Text excerpt:
This week, Dr. Jeffery Moore presented a webcast on the Molecular Sciences Made Personal. The webcast delved into Dr. Moore’s attempts to transform how they teach chemistry at the University of Illinois and demonstrated how he uses VarSeq with his students to examine exome data.
The following are the questions asked by the attendees. Please feel free to reach out to us at [email protected] if you have any other questions.
Question: How did you come about choosing Golden Helix over the other packages available?
Answer: It really was me surfing the web, and then watching a couple webinars. These webinars that are archived are really great resources. At that point, or I think soon after that, I downloaded Genome Browse and I know you guys have described it as this magical sensation as you expand out the genome and dive in. It just became this very easy tool to use, much better than any other browser I had experimented with. From that point, seeing Andreas’s blog post, I just became convinced this is a company I need to contact and has great software. And your intentions, especially from an educational standpoint, were like nothing else that I had seen out there, and that’s really how I got started.
Question: Without a tool like VarSeq, how would you go about teaching genomics in this manner?
Answer: Oh man, it would be a really slow and very painful process to do anything like what you saw me do today because literally that was looking at the entire set of SNP data, all the variants and my VCF file from Gene by Gene. I mean to go through that process with that kind of data, like literally, I knew what I wanted to do for this webinar and I started executing that on Sunday. It took me an afternoon. I got the data, already had the slides made. And that just shows you how getting that data collected was really no big deal at all. And again, you’re talking to a person who has minimal computer experience and certainly in bioinformatics next to no formal training. I think I sat in a couple lectures, but pretty much bare bones. But it’s an amazing tool, and I’m sure most people might think it’s really trivial what I did, but for people that are watching this webinar like I was I think can definitely see the power behind it.
Question: How quickly are you students able to pick up VarSeq and find areas of interest?

Assigned task 1: According to the webcast text, at which university is Dr. Moore trying to change how chemistry is taught?
Assigned task 2: Quote the passage of the webcast text that begins with the words "The following are" and ends with "other packages available?".

Dataset:
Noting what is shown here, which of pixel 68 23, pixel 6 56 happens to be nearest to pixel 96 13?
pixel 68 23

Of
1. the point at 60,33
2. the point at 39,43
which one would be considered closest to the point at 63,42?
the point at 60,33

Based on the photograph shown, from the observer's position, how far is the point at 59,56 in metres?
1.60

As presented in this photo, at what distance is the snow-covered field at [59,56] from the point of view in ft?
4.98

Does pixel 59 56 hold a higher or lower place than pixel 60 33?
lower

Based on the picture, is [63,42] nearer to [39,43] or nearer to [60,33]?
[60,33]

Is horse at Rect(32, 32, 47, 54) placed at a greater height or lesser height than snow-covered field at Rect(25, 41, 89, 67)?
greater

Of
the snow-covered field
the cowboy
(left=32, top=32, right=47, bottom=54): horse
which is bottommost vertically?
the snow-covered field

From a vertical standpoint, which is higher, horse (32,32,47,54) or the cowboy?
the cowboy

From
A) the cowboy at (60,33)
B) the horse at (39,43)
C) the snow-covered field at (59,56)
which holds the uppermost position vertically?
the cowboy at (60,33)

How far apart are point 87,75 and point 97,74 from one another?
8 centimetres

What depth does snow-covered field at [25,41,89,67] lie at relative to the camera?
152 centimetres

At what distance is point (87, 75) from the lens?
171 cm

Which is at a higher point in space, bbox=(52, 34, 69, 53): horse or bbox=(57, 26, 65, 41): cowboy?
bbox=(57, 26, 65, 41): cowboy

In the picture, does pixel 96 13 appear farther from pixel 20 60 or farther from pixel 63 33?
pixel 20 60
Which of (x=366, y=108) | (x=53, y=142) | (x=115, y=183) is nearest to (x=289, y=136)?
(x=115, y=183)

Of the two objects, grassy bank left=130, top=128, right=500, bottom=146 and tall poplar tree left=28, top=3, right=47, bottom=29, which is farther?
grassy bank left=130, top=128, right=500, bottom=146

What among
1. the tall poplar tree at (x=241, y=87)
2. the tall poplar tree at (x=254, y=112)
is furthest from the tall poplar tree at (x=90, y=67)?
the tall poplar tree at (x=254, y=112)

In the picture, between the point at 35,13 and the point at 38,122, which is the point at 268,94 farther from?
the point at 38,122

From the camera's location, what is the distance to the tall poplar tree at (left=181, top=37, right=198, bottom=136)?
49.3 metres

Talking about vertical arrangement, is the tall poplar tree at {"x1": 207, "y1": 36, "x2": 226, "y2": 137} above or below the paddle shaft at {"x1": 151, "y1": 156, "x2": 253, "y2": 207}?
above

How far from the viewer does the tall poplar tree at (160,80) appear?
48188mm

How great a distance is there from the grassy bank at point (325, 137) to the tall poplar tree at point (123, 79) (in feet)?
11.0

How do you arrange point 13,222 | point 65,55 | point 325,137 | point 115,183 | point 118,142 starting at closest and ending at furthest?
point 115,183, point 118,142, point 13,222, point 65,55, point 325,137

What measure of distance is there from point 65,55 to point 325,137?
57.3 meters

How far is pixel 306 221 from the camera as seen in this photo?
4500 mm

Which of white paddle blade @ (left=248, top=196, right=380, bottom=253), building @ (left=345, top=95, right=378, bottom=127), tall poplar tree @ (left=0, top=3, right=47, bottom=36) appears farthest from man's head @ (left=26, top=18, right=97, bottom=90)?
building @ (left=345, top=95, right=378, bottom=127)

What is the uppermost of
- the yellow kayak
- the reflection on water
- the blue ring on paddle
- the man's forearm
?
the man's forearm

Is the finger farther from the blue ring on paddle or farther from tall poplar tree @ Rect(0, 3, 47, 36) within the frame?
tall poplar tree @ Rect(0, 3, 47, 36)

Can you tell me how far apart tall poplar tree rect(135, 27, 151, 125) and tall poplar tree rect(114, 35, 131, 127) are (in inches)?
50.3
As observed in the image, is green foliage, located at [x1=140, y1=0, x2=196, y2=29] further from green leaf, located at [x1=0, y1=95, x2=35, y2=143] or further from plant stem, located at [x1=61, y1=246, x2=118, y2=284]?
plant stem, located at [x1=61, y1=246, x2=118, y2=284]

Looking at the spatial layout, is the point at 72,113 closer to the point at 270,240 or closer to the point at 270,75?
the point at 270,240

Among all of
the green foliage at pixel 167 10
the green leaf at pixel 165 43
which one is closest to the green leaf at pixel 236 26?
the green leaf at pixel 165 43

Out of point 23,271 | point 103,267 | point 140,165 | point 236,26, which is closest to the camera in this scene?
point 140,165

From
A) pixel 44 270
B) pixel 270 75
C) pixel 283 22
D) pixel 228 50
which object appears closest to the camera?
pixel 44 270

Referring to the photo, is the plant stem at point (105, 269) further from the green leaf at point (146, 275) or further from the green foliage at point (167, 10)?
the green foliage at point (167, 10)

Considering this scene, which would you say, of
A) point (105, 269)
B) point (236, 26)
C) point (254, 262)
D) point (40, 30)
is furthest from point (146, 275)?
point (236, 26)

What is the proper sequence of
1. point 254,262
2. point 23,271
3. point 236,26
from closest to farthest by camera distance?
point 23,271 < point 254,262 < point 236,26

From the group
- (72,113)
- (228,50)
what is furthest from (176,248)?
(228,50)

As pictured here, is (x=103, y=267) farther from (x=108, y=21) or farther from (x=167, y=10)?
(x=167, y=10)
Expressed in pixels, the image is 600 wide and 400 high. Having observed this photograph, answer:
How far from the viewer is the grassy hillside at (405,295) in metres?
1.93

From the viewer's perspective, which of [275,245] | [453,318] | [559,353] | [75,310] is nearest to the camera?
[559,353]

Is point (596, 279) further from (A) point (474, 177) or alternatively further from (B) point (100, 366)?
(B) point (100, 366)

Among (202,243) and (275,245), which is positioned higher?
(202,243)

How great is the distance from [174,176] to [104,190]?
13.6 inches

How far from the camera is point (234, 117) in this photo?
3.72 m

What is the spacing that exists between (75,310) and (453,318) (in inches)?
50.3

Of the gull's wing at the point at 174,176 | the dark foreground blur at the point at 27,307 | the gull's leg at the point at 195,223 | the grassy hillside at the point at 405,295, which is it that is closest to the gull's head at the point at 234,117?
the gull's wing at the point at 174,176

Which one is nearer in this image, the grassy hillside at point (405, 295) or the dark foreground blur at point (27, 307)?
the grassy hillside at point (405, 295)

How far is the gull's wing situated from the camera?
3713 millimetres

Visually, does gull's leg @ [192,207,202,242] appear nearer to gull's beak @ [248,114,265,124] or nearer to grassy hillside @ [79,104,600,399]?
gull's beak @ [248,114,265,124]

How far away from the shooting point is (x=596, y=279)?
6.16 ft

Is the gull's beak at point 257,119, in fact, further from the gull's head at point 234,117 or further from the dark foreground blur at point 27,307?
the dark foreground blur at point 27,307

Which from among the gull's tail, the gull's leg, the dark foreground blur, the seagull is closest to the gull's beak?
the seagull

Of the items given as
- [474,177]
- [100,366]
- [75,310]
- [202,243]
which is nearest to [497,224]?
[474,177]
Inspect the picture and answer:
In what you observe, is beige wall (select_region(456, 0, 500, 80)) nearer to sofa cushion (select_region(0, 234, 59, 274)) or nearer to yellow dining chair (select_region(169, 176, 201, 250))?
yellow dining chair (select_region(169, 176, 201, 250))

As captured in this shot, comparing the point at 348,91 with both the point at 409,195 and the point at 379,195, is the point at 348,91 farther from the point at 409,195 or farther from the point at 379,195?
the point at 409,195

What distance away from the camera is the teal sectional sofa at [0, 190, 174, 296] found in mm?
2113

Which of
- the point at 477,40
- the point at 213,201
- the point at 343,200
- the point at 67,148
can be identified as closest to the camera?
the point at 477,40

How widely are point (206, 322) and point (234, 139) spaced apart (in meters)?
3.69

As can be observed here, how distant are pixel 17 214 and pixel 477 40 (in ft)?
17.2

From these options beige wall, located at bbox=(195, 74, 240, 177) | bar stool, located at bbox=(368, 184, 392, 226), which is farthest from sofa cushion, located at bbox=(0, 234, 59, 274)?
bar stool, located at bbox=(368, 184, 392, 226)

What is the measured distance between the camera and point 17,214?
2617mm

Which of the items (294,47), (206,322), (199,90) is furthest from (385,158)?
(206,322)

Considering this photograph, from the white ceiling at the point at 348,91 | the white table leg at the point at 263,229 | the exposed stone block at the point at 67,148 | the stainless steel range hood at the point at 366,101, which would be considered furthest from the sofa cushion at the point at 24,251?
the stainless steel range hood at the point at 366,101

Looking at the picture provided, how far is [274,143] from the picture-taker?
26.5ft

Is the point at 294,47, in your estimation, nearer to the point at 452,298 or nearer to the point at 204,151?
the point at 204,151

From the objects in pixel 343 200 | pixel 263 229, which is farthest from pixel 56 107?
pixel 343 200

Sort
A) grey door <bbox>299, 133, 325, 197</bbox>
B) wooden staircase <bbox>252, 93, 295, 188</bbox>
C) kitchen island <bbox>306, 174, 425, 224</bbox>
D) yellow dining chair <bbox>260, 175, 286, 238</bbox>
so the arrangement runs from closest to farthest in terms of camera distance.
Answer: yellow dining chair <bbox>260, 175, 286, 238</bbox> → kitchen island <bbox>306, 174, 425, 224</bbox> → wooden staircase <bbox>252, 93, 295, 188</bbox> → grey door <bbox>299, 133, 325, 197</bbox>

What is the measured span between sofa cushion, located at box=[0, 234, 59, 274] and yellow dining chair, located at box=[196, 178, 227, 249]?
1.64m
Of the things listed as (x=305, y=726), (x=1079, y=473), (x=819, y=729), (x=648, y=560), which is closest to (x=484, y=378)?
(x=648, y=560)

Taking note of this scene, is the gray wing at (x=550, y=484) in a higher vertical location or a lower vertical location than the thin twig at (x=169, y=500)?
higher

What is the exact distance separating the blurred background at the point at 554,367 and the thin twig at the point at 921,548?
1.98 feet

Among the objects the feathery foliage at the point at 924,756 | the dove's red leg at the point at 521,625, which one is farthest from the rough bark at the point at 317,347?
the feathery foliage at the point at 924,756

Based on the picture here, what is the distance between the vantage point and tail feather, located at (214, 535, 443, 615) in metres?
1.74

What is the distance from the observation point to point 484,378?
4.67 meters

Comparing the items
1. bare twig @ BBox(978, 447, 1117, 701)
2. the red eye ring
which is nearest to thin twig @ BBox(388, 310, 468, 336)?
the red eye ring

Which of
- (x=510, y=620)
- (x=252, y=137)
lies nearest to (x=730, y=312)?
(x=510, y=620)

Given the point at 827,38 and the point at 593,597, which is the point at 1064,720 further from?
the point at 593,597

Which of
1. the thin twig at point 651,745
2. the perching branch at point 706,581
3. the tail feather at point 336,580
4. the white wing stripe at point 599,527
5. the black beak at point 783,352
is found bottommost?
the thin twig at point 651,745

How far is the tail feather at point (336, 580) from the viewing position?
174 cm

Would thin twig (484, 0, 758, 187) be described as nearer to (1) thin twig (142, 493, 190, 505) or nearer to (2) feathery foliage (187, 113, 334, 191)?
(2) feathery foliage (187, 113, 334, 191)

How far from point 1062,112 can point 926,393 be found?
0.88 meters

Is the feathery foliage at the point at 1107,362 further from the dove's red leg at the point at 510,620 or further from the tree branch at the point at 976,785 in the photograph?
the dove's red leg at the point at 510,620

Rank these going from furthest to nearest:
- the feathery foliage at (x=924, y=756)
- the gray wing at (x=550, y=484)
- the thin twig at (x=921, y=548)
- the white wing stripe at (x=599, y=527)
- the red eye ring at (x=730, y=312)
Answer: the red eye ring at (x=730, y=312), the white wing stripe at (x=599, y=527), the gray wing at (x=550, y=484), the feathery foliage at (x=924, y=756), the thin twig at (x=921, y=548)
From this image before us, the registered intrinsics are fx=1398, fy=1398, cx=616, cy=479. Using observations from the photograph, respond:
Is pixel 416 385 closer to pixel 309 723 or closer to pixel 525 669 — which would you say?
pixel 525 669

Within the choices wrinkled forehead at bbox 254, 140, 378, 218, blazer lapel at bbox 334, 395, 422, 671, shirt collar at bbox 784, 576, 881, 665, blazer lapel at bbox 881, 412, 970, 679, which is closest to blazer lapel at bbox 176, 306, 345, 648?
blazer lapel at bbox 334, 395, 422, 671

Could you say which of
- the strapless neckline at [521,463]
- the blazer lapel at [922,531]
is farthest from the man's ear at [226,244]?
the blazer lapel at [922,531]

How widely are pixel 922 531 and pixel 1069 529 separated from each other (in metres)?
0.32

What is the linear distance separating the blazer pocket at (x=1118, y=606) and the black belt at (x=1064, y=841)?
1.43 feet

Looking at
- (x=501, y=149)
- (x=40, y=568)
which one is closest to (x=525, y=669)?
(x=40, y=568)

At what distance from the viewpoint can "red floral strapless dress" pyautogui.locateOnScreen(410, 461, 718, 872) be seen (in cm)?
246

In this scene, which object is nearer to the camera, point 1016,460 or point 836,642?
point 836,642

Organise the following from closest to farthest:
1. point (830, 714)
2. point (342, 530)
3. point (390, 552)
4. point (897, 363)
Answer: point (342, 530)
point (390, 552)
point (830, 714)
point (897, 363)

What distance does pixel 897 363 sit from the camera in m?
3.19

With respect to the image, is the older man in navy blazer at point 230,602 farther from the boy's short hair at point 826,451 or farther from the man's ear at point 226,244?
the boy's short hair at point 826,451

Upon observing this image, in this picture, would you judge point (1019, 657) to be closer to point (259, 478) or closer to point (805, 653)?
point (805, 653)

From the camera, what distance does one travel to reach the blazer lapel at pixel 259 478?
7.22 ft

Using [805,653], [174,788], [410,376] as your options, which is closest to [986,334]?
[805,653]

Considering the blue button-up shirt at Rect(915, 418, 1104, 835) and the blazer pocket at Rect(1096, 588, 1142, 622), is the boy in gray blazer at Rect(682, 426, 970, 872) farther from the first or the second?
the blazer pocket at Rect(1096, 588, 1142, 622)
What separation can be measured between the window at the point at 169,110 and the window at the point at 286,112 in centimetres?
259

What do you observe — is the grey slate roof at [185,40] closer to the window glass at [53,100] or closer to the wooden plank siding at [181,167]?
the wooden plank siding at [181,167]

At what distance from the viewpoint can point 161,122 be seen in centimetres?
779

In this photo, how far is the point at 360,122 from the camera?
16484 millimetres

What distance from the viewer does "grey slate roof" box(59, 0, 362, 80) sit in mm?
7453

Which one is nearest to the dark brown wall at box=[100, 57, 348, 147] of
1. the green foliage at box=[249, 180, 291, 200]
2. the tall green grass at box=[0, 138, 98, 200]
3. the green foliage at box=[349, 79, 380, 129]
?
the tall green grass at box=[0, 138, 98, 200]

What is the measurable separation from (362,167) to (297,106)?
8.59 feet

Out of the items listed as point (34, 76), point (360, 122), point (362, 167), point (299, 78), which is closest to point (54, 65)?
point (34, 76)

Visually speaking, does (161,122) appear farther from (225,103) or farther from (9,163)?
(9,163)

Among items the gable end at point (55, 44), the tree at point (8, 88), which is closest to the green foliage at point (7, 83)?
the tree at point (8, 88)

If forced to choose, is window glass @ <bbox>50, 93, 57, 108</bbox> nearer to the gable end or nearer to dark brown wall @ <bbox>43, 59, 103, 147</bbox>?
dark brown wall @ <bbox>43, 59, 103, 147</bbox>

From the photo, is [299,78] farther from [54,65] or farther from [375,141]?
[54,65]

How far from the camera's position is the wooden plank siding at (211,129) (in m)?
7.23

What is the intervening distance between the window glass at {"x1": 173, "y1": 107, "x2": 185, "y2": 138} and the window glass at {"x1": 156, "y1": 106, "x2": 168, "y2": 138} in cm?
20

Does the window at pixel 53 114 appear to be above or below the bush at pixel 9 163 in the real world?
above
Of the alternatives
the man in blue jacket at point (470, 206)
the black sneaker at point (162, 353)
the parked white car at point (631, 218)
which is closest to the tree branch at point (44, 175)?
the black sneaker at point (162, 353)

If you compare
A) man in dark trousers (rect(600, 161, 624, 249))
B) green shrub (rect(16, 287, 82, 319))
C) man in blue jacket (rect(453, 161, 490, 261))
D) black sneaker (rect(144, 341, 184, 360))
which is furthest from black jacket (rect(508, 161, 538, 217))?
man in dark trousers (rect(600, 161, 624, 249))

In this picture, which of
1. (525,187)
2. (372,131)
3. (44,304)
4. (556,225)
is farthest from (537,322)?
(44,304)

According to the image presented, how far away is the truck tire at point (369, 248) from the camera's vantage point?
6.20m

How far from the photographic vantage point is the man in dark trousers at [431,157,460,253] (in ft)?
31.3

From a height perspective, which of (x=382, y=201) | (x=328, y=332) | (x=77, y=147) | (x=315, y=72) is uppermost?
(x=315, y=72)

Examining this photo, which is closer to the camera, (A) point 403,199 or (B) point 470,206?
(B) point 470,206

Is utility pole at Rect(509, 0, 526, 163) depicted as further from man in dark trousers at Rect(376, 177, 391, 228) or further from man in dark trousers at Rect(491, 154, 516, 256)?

Worked solution 1: The University of Illinois.

Worked solution 2:
The following are the questions asked by the attendees. Please feel free to reach out to us at [email protected] if you have any other questions.
Question: How did you come about choosing Golden Helix over the other packages available?